Invoice finance factoring

It’s a form of short-term business finance for businesses that offer credit terms to customers (a valuable sales tool and a strong customer incentive, but one that can tie up your valuable working capital and leave you short on cash for regular outgoings like tax, wages and utility bills).

Invoice factoring, also known as ‘invoice finance’ or ‘accounts receivable finance’ involves selling your unpaid customer invoices to a third party. You’ll get an immediate cash advance, usually between 70% and 90% of the value of the invoice, and the factoring company will take on the responsibility of collecting payment from your customer.

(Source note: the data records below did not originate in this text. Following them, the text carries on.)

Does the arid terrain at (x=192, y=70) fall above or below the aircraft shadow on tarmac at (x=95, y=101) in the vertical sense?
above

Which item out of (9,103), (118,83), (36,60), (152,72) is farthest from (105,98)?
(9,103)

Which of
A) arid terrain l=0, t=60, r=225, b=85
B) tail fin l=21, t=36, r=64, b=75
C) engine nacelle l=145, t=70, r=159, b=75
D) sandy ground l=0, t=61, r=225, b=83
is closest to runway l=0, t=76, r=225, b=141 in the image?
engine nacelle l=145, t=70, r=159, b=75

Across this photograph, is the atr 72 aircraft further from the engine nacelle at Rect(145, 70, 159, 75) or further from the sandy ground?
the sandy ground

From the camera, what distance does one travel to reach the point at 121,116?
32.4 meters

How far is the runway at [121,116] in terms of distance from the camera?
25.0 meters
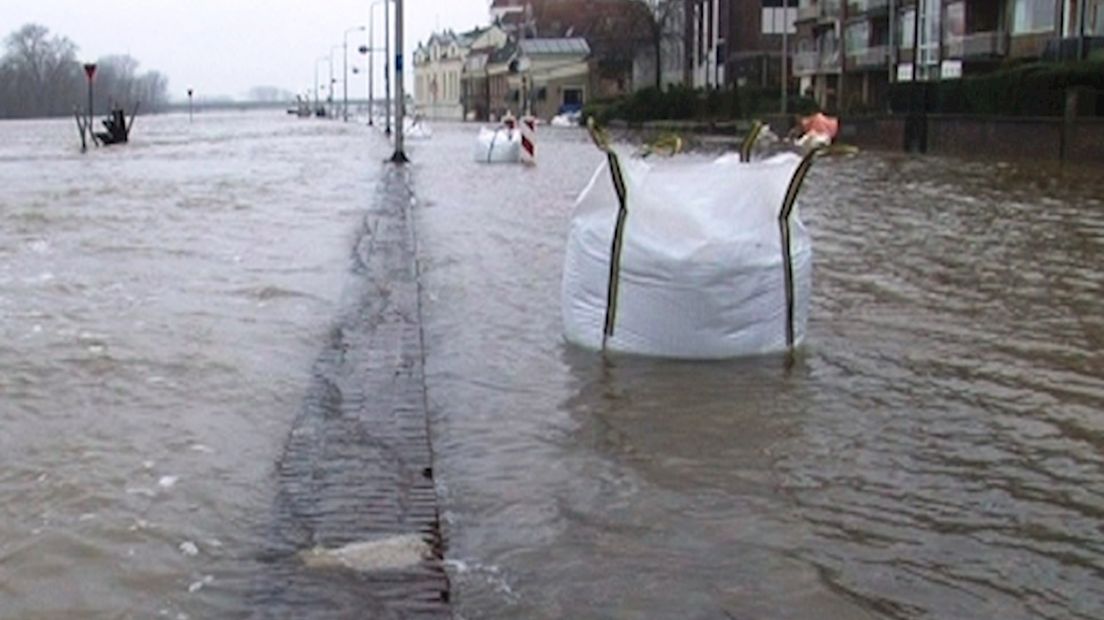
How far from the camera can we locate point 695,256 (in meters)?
7.86

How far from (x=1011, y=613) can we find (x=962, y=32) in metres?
54.6

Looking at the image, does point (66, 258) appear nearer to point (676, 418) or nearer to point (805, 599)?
point (676, 418)

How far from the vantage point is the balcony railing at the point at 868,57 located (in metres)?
66.8

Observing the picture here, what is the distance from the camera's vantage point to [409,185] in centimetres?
2616

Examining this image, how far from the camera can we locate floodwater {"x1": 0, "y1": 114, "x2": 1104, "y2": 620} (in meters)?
4.79

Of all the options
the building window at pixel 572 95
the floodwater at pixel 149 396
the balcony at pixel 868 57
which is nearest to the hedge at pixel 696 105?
the balcony at pixel 868 57

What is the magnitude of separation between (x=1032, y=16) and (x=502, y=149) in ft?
79.1

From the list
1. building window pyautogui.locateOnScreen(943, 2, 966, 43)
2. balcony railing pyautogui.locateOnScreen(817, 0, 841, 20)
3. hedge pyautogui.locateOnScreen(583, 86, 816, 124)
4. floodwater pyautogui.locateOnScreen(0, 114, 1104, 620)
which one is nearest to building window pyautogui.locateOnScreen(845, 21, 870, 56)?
balcony railing pyautogui.locateOnScreen(817, 0, 841, 20)

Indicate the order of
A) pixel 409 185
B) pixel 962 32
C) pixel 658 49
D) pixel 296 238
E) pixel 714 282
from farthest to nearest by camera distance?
pixel 658 49 → pixel 962 32 → pixel 409 185 → pixel 296 238 → pixel 714 282

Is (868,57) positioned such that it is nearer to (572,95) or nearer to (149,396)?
(149,396)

Once the customer pays their bill, the factoring company will deduct their fee, and then pay you the remainder of the invoice amount.

Types of invoice factoring


Recourse Factoring

With recourse factoring, you will be required to buy back the invoice in the event the customer fails to pay their debt, which means that you still have all the risk of non-payment.

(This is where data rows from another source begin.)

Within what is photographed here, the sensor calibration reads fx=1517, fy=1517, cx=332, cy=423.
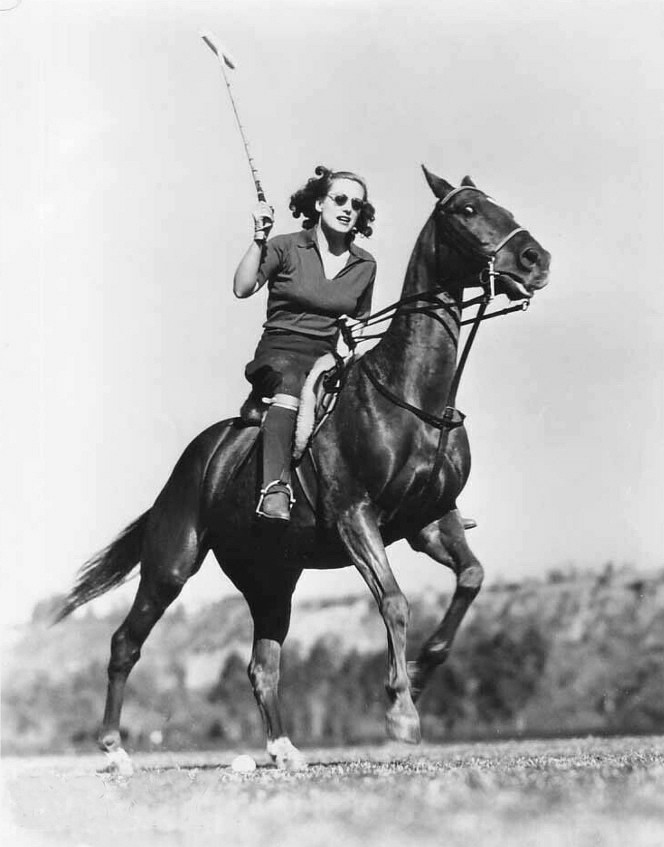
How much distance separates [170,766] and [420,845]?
3577 mm

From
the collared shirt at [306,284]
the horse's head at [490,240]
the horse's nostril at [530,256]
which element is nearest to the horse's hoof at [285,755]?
the collared shirt at [306,284]

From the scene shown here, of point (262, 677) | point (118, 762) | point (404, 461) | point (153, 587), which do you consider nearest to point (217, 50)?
point (404, 461)

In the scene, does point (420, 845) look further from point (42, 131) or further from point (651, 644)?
point (42, 131)

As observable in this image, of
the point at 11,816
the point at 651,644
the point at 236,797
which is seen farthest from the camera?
the point at 651,644

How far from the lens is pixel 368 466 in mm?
8875

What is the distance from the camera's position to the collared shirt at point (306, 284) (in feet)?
31.5

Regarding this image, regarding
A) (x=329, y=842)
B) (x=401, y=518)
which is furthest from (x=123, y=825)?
(x=401, y=518)

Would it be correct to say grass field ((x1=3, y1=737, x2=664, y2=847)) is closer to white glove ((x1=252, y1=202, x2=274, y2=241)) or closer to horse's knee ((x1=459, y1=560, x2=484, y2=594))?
horse's knee ((x1=459, y1=560, x2=484, y2=594))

Should that happen you’ll have to repay the advance to the factoring company and pursue the customer for the bad debt.

Recourse Factoring Process
  1. You issue your customer an invoice
  2. You sell the invoice to the factor
  3. The factor advances you your agreed % (i.e. 80%)
  4. Factor collects payment from your customer when due
  5. Factor pays you the balance less their fee

If factor is unable to collect payment from your customer,

Recourse Factoring Process
  1. Factor requests advance back from you
  2. You have to now try and collect payment from your customer

Non-Recourse Factoring

Non-recourse factoring, on the other hand, transfers all the risk to the factoring company.

If the customer does not pay then you will not receive the balance payment, but that’s the full extent of your exposure.

Non-Recourse Factoring Process
  1. You issue your customer an invoice
  2. You sell the invoice to the factor
  3. The factor advances you your agreed % (i.e. 80%)

Many factoring companies won’t offer this form of finance – or will only do so for those of your customers who have a strong credit rating – and you can expect to pay more if they do.

The biggest downside to non-recourse factoring this is that you will have no control over how the factoring company behaves towards your customer while pursuing the debt, which could have a very detrimental impact on your business relationship.

Spot Factoring

ideally, you’ll be able to pick and choose which invoices you sell, and when, so that you can get a cash injection when you need it, without being locked into an expensive form of finance during the times when your cash flow is strong.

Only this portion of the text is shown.